Malaysian palm oil futures dropped on Monday as traders booked profit after pricing in firm exports and eyed growing concerns of a US debt default that may slow global economic growth and demand. The palm oil market has been choppy in the past few days and could come under more pressure due to mounting worries about US debt.
The market has lost more than 18 percent so far this year on higher production in top suppliers Indonesia and Malaysia. "There has been some selling pressure in commodity markets but not in a panic stricken way as yet. Good exports should hold the palm oil market up temporarily," said a trader with a foreign commodities brokerage. "Market players said that the weather is bringing bad yields, therefore production in July is down slightly," said a trader in Kuala Lumpur.
The benchmark October crude palm oil contract on Bursa Malaysia Derivatives had fallen 1.3 percent, or 40 ringgit, to 3,100 ringgit ($1,042.017) per tonne. Overall traded volume rose to 27,685 lots of 25 tonnes each from the usual 25,000 lots. Cargo surveyor Intertek Testing Services signalled firmer demand for Malaysia palm oil, with data showing exports for July 1-25 rising 2.3 percent to 1.28 million tonnes from the same period a month ago.

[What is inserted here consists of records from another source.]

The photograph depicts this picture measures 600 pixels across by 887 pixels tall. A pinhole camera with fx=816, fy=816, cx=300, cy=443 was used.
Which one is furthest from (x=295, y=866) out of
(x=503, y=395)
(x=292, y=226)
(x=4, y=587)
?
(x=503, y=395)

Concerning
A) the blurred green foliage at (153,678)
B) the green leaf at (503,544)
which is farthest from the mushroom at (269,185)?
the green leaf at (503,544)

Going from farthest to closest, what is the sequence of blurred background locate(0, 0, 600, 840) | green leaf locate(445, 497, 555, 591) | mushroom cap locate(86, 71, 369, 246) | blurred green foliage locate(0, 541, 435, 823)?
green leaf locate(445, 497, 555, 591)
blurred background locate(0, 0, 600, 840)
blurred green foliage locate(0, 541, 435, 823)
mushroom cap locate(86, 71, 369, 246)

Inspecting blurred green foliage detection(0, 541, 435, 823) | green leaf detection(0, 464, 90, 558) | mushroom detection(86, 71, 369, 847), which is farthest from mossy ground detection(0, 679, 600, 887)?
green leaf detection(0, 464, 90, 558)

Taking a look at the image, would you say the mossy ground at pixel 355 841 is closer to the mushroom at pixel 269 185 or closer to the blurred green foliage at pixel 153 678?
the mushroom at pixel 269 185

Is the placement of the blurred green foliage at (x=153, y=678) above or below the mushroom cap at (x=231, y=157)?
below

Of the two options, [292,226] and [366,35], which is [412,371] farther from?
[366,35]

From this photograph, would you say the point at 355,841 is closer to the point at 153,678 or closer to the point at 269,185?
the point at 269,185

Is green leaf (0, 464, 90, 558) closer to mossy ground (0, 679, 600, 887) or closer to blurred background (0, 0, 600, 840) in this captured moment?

Another surveyor, Societe Generale de Surveillance also showed exports up 5.7 percent during July 1-20. Robust demand comes as some traders and planters expect production next month to start slowing as mostly Muslim estate workers take leave for the Ramadan fasting observance that begins in August for a month.
Grains and crude oil also fell on Monday over the prospect of a US debt default, adding pressure to the price of vegetable oils crushed from soybeans and also used in competing biodiesel. Also, forecasts for rain this week in the heat stricken US Midwest added to the selling momentum. US soyoil for August delivery fell 0.8 percent in Asian trade hours. The most active May 2012 soyoil contract on China's Dalian Commodity Exchange lost 1.6 percent.